● **Entries shown**

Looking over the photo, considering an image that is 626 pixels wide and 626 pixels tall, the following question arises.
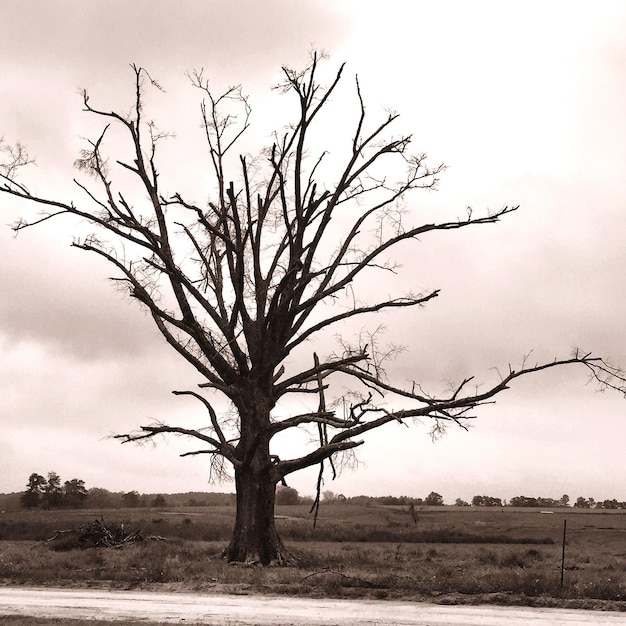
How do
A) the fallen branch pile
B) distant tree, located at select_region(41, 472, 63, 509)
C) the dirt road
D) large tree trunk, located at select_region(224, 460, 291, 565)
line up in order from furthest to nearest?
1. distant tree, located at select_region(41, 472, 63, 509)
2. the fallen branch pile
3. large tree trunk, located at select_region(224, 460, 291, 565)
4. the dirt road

--

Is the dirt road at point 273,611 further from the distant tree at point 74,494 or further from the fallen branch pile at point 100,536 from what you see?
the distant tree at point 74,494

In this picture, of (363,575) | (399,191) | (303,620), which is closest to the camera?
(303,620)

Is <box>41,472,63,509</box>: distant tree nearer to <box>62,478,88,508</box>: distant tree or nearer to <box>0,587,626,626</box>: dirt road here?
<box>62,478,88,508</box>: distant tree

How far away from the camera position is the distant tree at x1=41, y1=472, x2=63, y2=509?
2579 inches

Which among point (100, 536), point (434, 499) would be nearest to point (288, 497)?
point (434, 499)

● **What is required**
Pick out each line above that contains the string "fallen". Case counts.

● **Finished exercise**
A) the fallen branch pile
2. the fallen branch pile
Is the dirt road at point 273,611 further from the distant tree at point 74,494 or further from the fallen branch pile at point 100,536 from what you see?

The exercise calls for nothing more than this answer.